- [SOAL KAJIAN]
**A.** Tentukan apakah setiap pernyataan berikut sesuai dengan teks tentang konsumsi susu di Indonesia: (i) pada 1970 konsumsi susu bangsa Indonesia 1,82 kg/kapita/tahun; (ii) saat ini orang Indonesia mengonsumsi sekitar 100 liter susu per tahun; (iii) selama 30 tahun konsumsi susu naik 4,68 kg. Jawab masing-masing dengan ya atau tidak, lalu kutip kata-kata penentunya dari teks persis seperti tercantum.
**B.** Lanjutkan teks tentang konsumsi susu di Indonesia, dimulai tepat setelah kalimat terakhirnya.

- [TEKS KAJIAN]
Pangan-pangan tertentu yang
selama ini nyaris tidak terjangkau daya beli masyarakat, seperti susu dan
daging, niscaya akan bisa diakses oleh rakyat manakala mereka terbebas dari
kungkungan kemiskinan. Berpuluh-puluh tahun kita mengenal empat sehat lima
sempurna, tetapi ironisnya bangsa ini dikenal sebagai bangsa yang sangat
sedikit minum susu.
Tren peningkatan konsumsi susu
di Indonesia berlangsung sangat lambat. Pada 1970 bangsa kita hanya mengonsumsi
susu 1,82 kg/kapita/tahun dan pada 2000 meningkat men jadi 6,50 kg. Jadi,
selama 30 tahun hanya terjadi peningkatan 4,68 kg. Saat ini konsumsi susu
orang Indonesia hanya sekitar 7-8 liter per tahun. Kalau kita ingin mengejar
konsumsi susu seperti orang Amerika (100 liter/kapita/ tahun), mungkin kita
harus menunggu sampai 600 tahun. Revolusi putih untuk menggalakkan minum susu
harus dicanangkan.

- [DATA UNTUK DIPERIKSA]
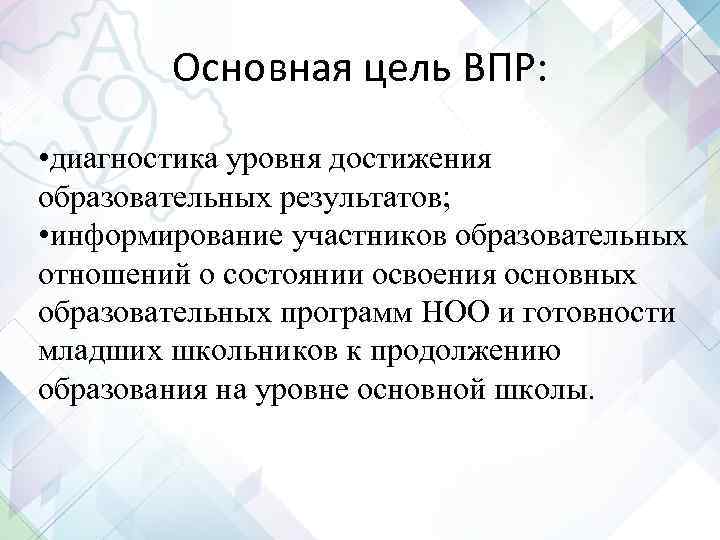 Основная цель ВПР:

•диагностика уровня достижения образовательных результатов;
•информирование участников образовательных отношений о состоянии освоения основных образовательных программ НОО и готовности младших школьников к продолжению образования на уровне основной школы.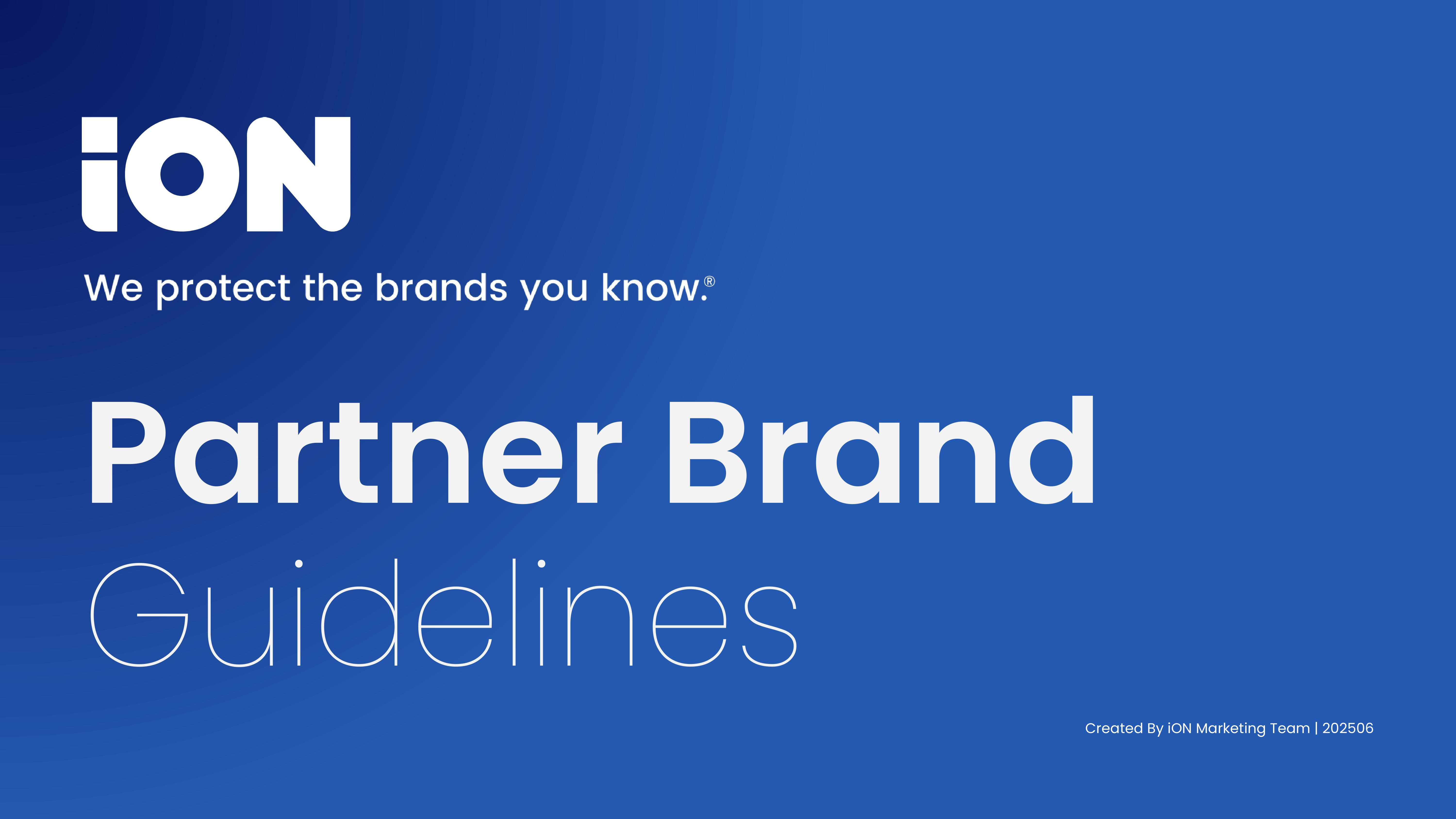 iON

We protect the brands you know.®

Partner Brand

Guidelines

Created By iON Marketing Team | 202506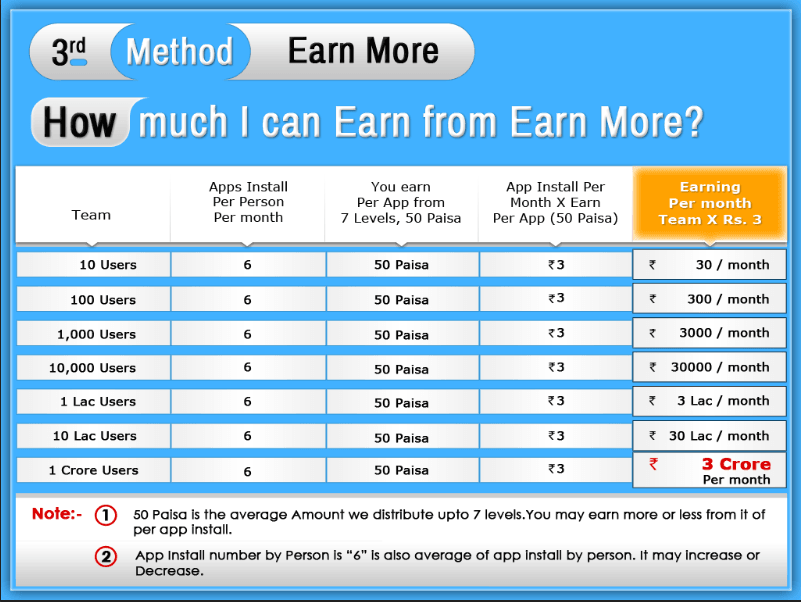 3rd Method Earn More

How much I can Earn from Earn More?

| Team | Apps Install Per Person Per month | You earn Per App from 7 Levels, 50 Paisa | App Install Per Month X Earn Per App (50 Paisa) | Earning Per month Team X Rs. 3 |
|---|---|---|---|---|
| 10 Users | 6 | 50 Paisa | ₹3 | ₹ 30 / month |
| 100 Users | 6 | 50 Paisa | ₹3 | ₹ 300 / month |
| 1,000 Users | 6 | 50 Paisa | ₹3 | ₹ 3000 / month |
| 10,000 Users | 6 | 50 Paisa | ₹3 | ₹ 30000 / month |
| 1 Lac Users | 6 | 50 Paisa | ₹3 | ₹ 3 Lac / month |
| 10 Lac Users | 6 | 50 Paisa | ₹3 | ₹ 30 Lac / month |
| 1 Crore Users | 6 | 50 Paisa | ₹3 | ₹ 3 Crore Per month |

Note:- 1 50 Paisa is the average Amount we distribute upto 7 levels.You may earn more or less from it of per app install.

2 App Install number by Person is "6" is also average of app install by person. It may increase or Decrease.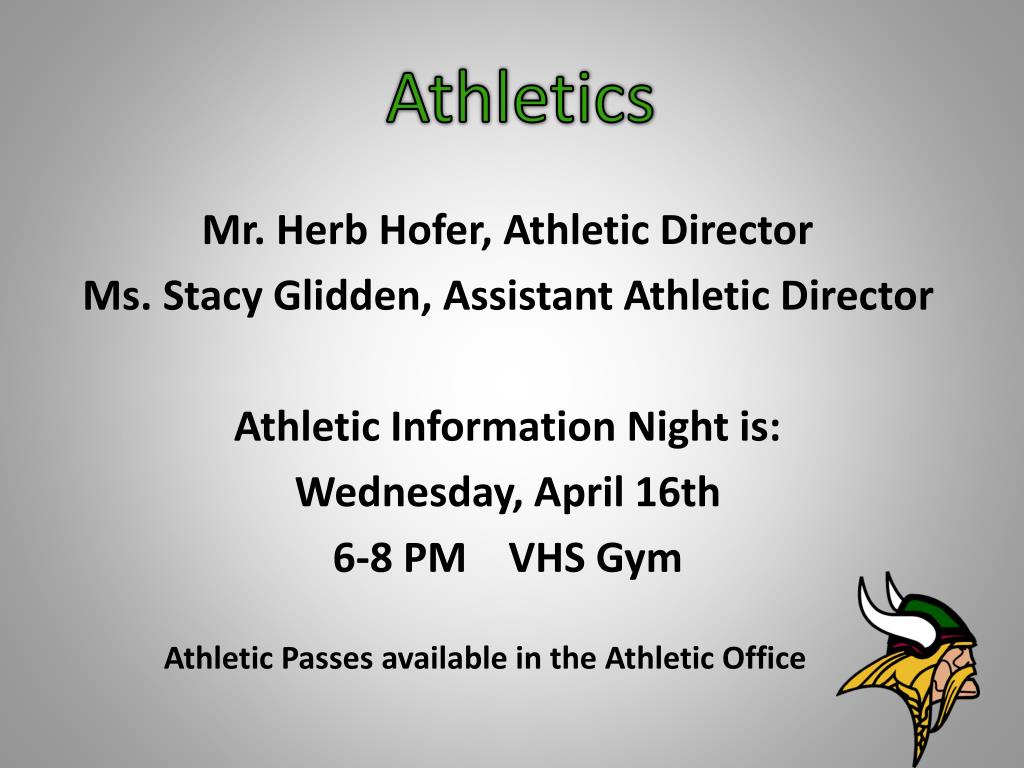 Athletics

Mr. Herb Hofer, Athletic Director
Ms. Stacy Glidden, Assistant Athletic Director

Athletic Information Night is:
Wednesday, April 16th
6-8 PM VHS Gym

Athletic Passes available in the Athletic Office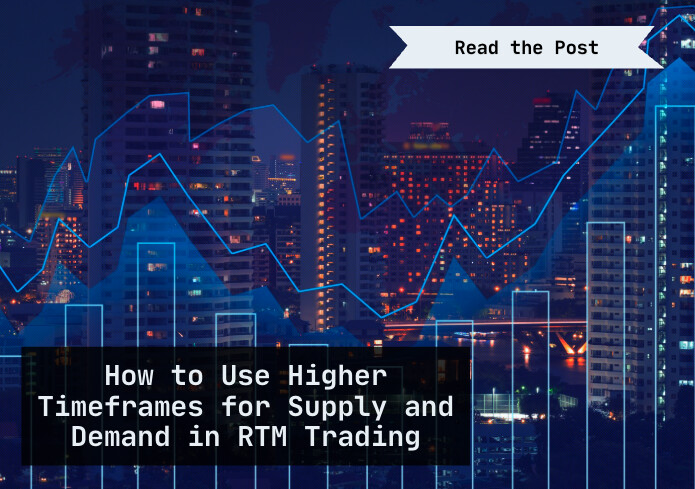 Read the Post

How to Use Higher Timeframes for Supply and Demand in RTM Trading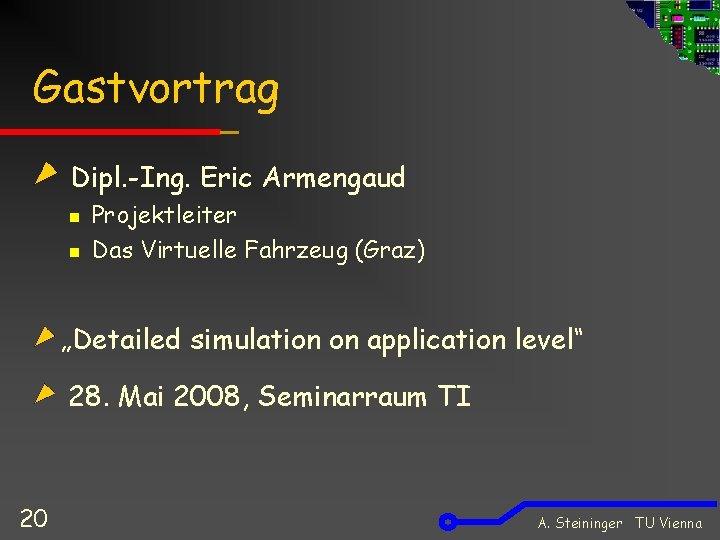 Gastvortrag

Dipl.-Ing. Eric Armengaud

Projektleiter

Das Virtuelle Fahrzeug (Graz)

„Detailed simulation on application level“

28. Mai 2008, Seminarraum TI

20

A. Steininger TU Vienna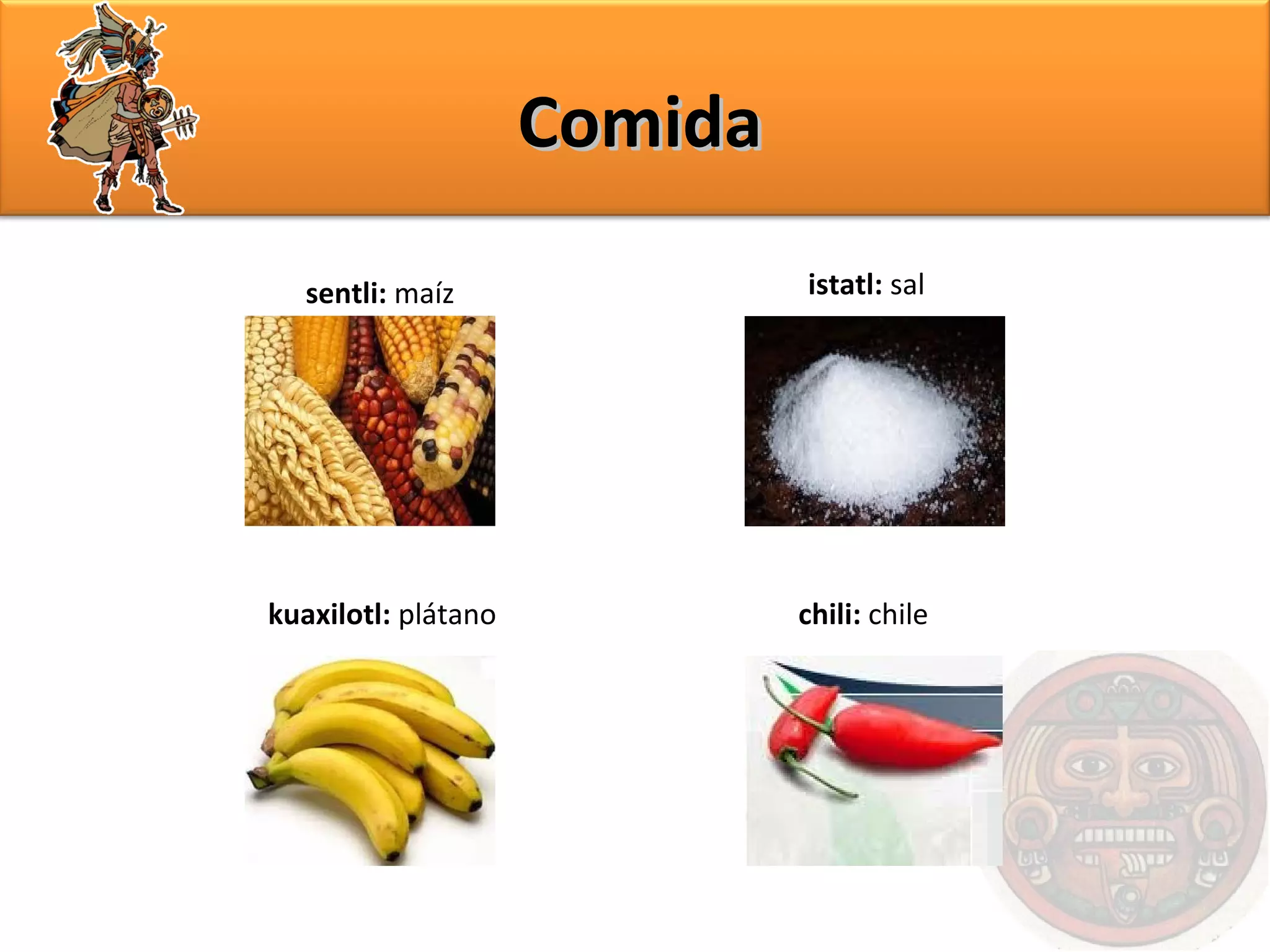 Comida

sentli: maíz

istatl: sal

kuaxilotl: plátano

chili: chile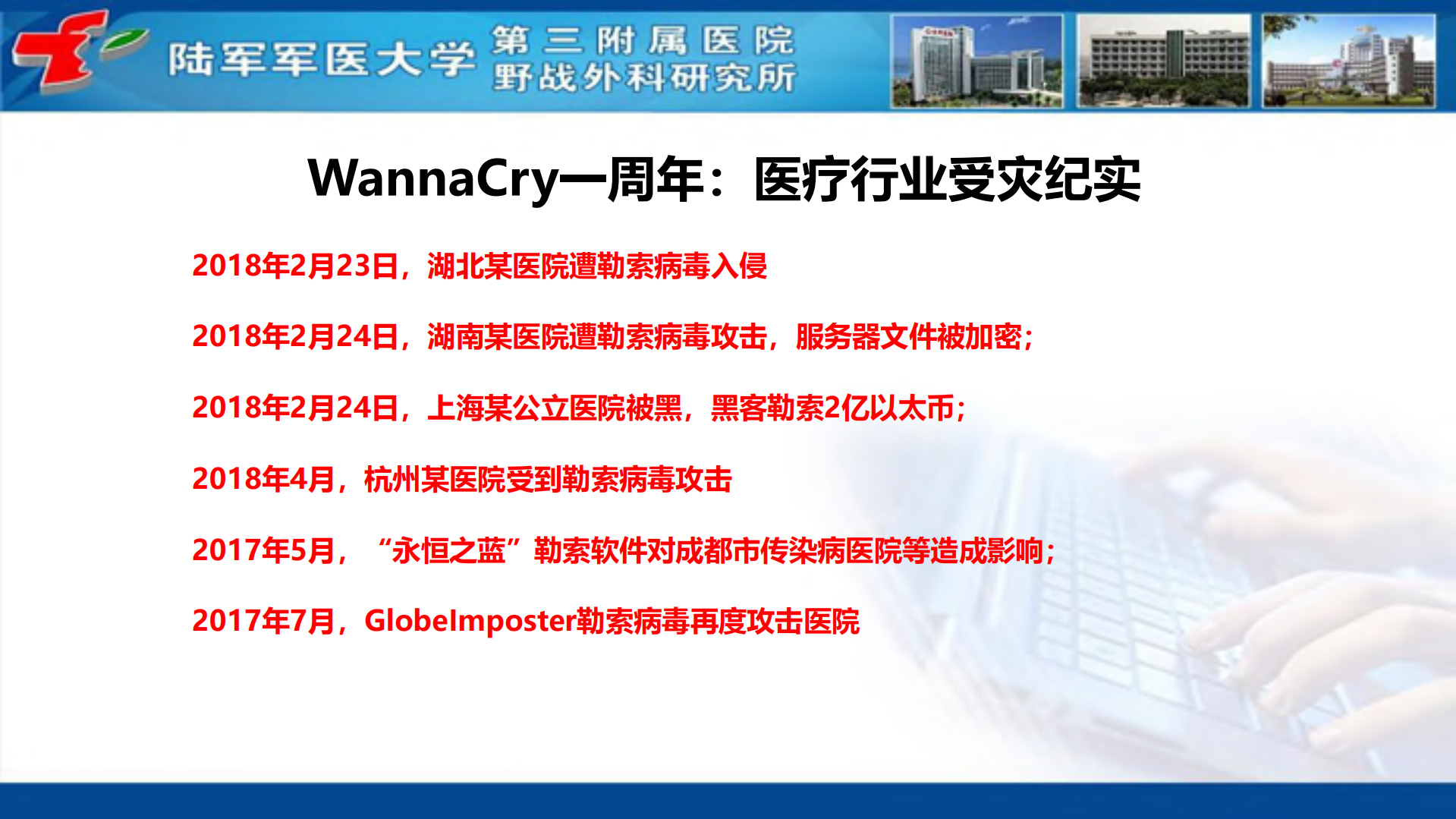 陆军军医大学 第三附属医院 野战外科研究所

WannaCry一周年：医疗行业受灾纪实

2018年2月23日，湖北某医院遭勒索病毒入侵

2018年2月24日，湖南某医院遭勒索病毒攻击，服务器文件被加密；

2018年2月24日，上海某公立医院被黑，黑客勒索2亿以太币；

2018年4月，杭州某医院受到勒索病毒攻击

2017年5月，“永恒之蓝”勒索软件对成都市传染病医院等造成影响；

2017年7月，GlobeImposter勒索病毒再度攻击医院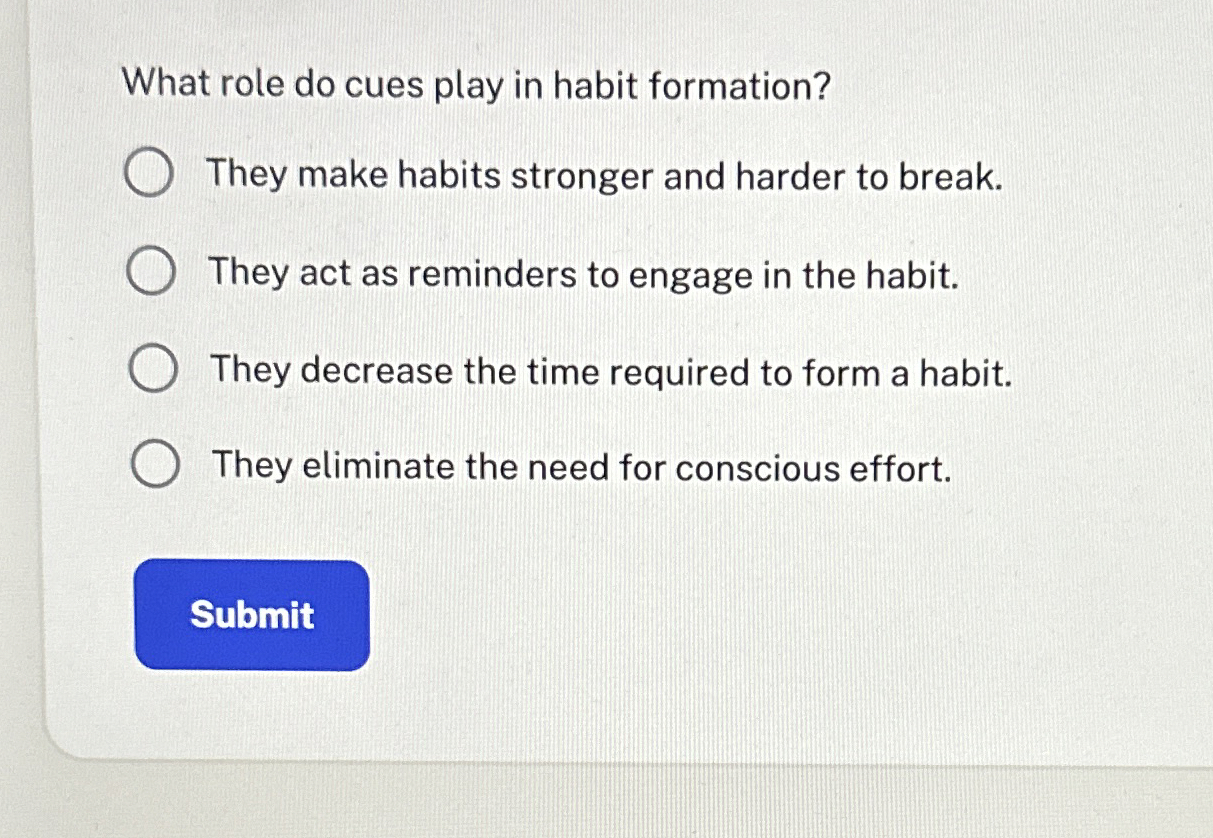 What role do cues play in habit formation?

They make habits stronger and harder to break.

They act as reminders to engage in the habit.

They decrease the time required to form a habit.

They eliminate the need for conscious effort.

Submit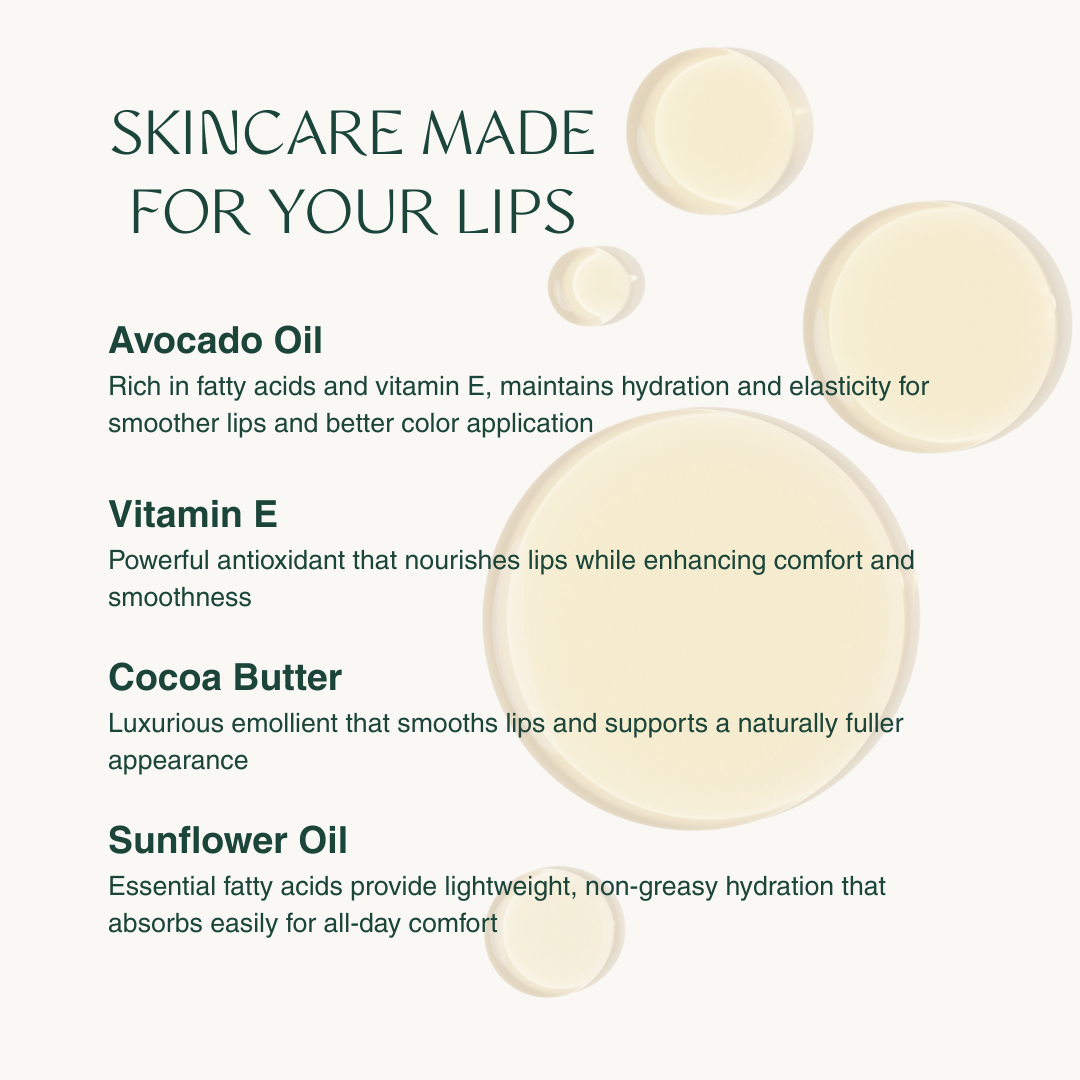 SKINCARE MADE FOR YOUR LIPS

Avocado Oil
Rich in fatty acids and vitamin E, maintains hydration and elasticity for smoother lips and better color application

Vitamin E
Powerful antioxidant that nourishes lips while enhancing comfort and smoothness

Cocoa Butter
Luxurious emollient that smooths lips and supports a naturally fuller appearance

Sunflower Oil
Essential fatty acids provide lightweight, non-greasy hydration that absorbs easily for all-day comfort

- [JAWABAN SOAL]
**A.**
(i) Ya: "Pada 1970 bangsa kita hanya mengonsumsi susu 1,82 kg/kapita/tahun"
(ii) Tidak: "Saat ini konsumsi susu orang Indonesia hanya sekitar 7-8 liter per tahun"
(iii) Ya: "selama 30 tahun hanya terjadi peningkatan 4,68 kg"

**B.**
Budaya minum susu secara tidak
langsung diperkenalkan oleh penjajah Belanda. Namun, pada saat itu kita
sebagai inlander yang hanya melihat dan mungkin meneteskan air liur di saat
bangsa penjajah menikmati susu. Sementara bangsa Indonesia harus berjuang keras
untuk merebut kemerdekaan sehingga makan pun seadanya. Minum susu sekadar
mimpi di zaman itu.
Tertanam di benak kita bahwa
kalau ingin mempunyai postur tinggi besar seperti orang Belanda dan ingin
berkuasa seperti bangsa penjajah, minumlah susu. Pada awal 1950-an Prof
Poorwo Sudarmo (Bapak Gizi Indonesia) mencetuskan empat sehat lima sempurna
dengan menempatkan susu pada urutan terakhir. Karena ada kata `sempurna',
seolah-olah susu adalah penyempurna makanan kita seharihari.
Padahal,
barangkali saja susu diletakkan di urutan terakhir karena bangsa kita belum
begitu mengenal susu dan juga susu masih merupakan barang langka yang
harganya mahal.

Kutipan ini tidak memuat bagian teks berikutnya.